First, an environment in which the printer compatible with the page description language is used will be described with reference to FIG. In the figure, 1a to 1c are clients such as workstations, 2a to 2c are page description language information output from the clients, 3 is a network, 4 is a printer compatible with the page description language, and 5 is a page description input to the printer 4. This is print information of language information.

The printer 4 comprises a printer control device 6 and a recording device 12. Reference numeral 13 indicates a printed sheet.

Next, the detailed configuration of the printer control device 6 in the printer for page description language will be described with reference to FIG. In the figure, 7 is a communication protocol control unit,
Reference numeral 8 is an image generator, 10 is an interface with the recording device 12, and 11 is a disk. Further, 9 is bit image information output from the image generating unit 8,
Reference numeral 14 is a paper feed instruction signal output from the communication protocol control unit 7.

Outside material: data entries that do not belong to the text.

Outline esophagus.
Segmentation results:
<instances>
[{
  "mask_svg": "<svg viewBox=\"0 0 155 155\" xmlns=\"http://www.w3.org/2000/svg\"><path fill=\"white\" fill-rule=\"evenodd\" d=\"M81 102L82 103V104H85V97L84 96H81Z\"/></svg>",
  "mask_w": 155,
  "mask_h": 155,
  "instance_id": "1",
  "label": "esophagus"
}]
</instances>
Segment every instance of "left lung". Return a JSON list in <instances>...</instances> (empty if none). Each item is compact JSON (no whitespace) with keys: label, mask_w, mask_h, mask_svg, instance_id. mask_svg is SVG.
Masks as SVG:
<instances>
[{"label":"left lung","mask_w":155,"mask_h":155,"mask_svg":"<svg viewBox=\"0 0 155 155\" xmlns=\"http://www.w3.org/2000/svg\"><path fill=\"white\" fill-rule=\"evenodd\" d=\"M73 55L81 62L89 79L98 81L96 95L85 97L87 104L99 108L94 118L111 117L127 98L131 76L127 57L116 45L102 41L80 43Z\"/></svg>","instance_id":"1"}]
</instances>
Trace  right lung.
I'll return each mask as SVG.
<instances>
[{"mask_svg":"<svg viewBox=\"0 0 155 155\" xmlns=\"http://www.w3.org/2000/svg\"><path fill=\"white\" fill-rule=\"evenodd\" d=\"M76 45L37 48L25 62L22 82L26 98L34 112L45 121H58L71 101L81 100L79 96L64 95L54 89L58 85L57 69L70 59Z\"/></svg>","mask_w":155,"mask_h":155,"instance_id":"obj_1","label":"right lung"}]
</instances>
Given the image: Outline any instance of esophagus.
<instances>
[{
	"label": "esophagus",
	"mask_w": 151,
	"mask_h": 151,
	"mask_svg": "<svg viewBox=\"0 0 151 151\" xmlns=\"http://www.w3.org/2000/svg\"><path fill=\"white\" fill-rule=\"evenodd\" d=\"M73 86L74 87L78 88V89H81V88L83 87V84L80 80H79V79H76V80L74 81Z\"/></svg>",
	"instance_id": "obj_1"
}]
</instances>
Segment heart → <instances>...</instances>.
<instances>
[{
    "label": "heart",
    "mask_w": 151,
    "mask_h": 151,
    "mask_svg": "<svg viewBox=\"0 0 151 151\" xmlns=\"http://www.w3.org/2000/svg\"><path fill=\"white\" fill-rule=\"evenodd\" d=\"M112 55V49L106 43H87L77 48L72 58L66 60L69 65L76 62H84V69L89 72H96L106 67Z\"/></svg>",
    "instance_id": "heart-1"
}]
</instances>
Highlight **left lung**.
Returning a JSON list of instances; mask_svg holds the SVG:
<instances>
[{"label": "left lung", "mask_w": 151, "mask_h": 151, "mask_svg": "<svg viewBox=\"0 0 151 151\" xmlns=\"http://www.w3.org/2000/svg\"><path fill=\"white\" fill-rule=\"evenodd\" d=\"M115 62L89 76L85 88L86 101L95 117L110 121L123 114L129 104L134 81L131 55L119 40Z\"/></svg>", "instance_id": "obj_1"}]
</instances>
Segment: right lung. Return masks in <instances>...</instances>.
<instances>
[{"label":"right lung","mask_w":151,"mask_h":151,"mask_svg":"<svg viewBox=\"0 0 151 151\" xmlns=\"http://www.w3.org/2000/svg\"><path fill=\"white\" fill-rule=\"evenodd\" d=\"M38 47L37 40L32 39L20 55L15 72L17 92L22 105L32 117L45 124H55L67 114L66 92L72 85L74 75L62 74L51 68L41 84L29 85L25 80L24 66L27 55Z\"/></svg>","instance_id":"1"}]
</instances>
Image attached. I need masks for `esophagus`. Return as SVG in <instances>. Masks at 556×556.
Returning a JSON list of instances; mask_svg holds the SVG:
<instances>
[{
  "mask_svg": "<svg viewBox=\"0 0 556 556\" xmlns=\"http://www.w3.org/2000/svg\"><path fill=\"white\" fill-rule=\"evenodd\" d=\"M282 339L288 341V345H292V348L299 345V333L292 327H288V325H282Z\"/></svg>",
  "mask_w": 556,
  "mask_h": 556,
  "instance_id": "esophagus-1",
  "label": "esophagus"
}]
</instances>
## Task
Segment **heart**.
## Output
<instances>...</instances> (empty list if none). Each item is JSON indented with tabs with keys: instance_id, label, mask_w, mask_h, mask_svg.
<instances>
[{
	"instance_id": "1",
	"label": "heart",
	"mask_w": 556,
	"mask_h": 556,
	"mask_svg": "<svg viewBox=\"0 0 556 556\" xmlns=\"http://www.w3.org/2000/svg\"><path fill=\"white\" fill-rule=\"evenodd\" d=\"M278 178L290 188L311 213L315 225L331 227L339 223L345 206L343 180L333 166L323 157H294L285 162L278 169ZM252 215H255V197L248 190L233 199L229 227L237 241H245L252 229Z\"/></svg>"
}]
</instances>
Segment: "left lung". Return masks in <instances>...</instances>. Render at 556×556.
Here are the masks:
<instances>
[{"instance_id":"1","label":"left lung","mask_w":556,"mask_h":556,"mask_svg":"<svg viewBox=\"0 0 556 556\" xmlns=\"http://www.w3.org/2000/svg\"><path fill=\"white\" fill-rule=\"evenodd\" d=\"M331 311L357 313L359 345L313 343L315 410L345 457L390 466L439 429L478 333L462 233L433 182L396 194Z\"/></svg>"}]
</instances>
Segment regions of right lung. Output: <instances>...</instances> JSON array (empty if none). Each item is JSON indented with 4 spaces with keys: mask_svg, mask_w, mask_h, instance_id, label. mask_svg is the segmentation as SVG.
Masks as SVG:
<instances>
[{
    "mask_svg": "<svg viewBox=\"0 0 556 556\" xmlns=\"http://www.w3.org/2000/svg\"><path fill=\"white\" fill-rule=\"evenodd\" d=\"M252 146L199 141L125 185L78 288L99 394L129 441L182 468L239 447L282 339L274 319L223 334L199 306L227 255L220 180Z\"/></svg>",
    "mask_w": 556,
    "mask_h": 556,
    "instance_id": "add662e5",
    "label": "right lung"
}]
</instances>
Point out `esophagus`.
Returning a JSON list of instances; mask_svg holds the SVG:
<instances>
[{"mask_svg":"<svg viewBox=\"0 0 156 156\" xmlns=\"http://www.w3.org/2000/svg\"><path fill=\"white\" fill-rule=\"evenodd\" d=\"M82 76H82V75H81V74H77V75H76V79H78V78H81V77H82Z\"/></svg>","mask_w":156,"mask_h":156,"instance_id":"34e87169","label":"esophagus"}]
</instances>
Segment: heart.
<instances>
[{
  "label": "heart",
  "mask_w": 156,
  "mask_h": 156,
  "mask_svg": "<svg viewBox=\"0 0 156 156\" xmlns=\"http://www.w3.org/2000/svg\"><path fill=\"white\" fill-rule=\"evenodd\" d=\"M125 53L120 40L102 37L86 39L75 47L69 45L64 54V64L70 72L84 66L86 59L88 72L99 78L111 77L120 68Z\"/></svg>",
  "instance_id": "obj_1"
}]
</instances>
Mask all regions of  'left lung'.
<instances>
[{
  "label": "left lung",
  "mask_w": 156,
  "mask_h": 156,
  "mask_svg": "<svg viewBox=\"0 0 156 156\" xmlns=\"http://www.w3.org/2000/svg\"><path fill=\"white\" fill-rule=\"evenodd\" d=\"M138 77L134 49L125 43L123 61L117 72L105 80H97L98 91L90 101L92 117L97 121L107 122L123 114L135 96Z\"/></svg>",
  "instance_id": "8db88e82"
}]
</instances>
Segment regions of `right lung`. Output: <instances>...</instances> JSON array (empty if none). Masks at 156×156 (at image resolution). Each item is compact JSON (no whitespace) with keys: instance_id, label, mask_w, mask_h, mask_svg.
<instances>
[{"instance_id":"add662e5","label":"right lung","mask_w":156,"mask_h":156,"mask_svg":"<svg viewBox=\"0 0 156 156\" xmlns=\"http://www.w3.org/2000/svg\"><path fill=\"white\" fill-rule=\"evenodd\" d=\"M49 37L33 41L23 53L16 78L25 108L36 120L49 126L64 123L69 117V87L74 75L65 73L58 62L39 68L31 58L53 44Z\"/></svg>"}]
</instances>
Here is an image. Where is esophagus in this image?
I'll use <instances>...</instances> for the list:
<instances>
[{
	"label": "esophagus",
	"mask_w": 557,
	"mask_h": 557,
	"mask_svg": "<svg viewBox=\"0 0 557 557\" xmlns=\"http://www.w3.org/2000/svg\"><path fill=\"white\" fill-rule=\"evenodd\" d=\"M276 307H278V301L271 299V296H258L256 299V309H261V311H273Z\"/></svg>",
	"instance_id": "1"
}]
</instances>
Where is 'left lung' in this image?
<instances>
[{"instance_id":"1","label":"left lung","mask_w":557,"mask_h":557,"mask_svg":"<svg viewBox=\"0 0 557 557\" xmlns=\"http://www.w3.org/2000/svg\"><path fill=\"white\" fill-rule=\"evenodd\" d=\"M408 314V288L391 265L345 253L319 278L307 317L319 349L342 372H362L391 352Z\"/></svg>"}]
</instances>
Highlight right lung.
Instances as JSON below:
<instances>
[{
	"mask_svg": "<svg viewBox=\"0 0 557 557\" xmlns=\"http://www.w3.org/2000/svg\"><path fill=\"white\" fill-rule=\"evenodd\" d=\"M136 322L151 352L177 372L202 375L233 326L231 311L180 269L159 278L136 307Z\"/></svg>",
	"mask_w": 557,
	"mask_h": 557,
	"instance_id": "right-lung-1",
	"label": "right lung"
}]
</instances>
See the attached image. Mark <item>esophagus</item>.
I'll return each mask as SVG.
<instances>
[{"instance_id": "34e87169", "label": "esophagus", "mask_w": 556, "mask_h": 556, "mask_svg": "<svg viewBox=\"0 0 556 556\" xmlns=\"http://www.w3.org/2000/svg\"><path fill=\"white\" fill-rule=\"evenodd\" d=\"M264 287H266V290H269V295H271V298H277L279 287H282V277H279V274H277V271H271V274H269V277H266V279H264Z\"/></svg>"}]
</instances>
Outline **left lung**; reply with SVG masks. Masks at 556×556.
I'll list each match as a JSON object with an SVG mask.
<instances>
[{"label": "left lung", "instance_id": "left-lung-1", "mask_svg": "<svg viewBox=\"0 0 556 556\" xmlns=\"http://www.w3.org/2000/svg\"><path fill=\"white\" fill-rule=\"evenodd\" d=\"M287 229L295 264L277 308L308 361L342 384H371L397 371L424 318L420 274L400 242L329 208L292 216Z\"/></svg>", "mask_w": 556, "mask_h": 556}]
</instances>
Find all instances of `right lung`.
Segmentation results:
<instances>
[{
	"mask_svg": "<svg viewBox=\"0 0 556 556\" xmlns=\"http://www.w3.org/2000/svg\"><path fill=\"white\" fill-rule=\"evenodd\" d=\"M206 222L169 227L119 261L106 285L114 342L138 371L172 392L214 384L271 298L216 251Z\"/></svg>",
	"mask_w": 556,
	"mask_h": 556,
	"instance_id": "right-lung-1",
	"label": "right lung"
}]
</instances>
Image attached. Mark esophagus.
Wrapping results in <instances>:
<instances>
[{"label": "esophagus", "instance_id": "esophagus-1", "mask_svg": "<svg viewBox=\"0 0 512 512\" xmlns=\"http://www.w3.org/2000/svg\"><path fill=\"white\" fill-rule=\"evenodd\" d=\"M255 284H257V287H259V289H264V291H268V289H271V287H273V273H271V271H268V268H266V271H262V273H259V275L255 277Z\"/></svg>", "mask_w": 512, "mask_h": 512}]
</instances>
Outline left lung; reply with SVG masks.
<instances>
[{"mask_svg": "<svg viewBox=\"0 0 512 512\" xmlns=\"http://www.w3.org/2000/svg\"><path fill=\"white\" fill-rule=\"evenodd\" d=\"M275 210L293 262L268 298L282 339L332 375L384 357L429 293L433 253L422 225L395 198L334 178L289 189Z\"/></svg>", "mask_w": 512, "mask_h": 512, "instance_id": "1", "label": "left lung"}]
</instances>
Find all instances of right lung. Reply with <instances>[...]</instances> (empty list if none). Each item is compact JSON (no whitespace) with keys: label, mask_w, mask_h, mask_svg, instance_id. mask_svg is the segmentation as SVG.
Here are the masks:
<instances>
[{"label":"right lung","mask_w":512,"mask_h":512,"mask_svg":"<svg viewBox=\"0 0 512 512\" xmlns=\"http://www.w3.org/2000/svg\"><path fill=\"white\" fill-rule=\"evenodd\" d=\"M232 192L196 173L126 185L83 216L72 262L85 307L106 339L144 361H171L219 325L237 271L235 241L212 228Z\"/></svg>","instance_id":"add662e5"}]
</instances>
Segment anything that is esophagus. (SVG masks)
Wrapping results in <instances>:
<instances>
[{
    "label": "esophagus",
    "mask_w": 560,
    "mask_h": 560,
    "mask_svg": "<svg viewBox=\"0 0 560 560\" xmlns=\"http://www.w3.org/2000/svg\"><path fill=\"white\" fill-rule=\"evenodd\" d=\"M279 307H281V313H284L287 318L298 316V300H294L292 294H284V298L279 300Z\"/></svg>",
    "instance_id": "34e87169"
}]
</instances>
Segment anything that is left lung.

Next, the operation of the conventional page description language printer 4 having the above construction will be described.

When the print information 5 is input to the communication protocol control unit 7 of the printer control device 6, the communication protocol control unit 7 sends the print information 5 to the image generation unit 8 and instructs the recording device 12 to feed paper. The signal 14 is output.

The image generator 8 converts the input print information 5 into bit image information in the format required by the recording device 12 and outputs it. The bit image information 9 converted by the image generator 8 is sent to the recording device 12 via the interface 10 at an appropriate timing. The bit image information 9 is temporarily stored in the disk 11 as needed.

Upon receiving the paper feed instruction signal 14 from the printer control device 6, the recording device 12 feeds one sheet of paper.
The fed paper is sent to the print position at an appropriate timing, and the bit image information input at the appropriate timing is printed at the print position. Then, the printed paper 13 is ejected.

[0010]

In the conventional printer control device 6 described above, the processing time per page in the image generating section 8, that is, the conversion time into a bit image, is greatly changed depending on the contents of the page description language information. different.

Therefore, a plurality of pages (for example, 7-1
In a high-speed printer that continuously captures two sheets of recording paper into the printing mechanism of the recording device 12 and performs high-speed printing, page description language information that requires a long time to develop a bit image in the image generation unit 8 is generated. When it comes, the bit image development is not completed by the recording timing, and the taken-in paper is output without being printed.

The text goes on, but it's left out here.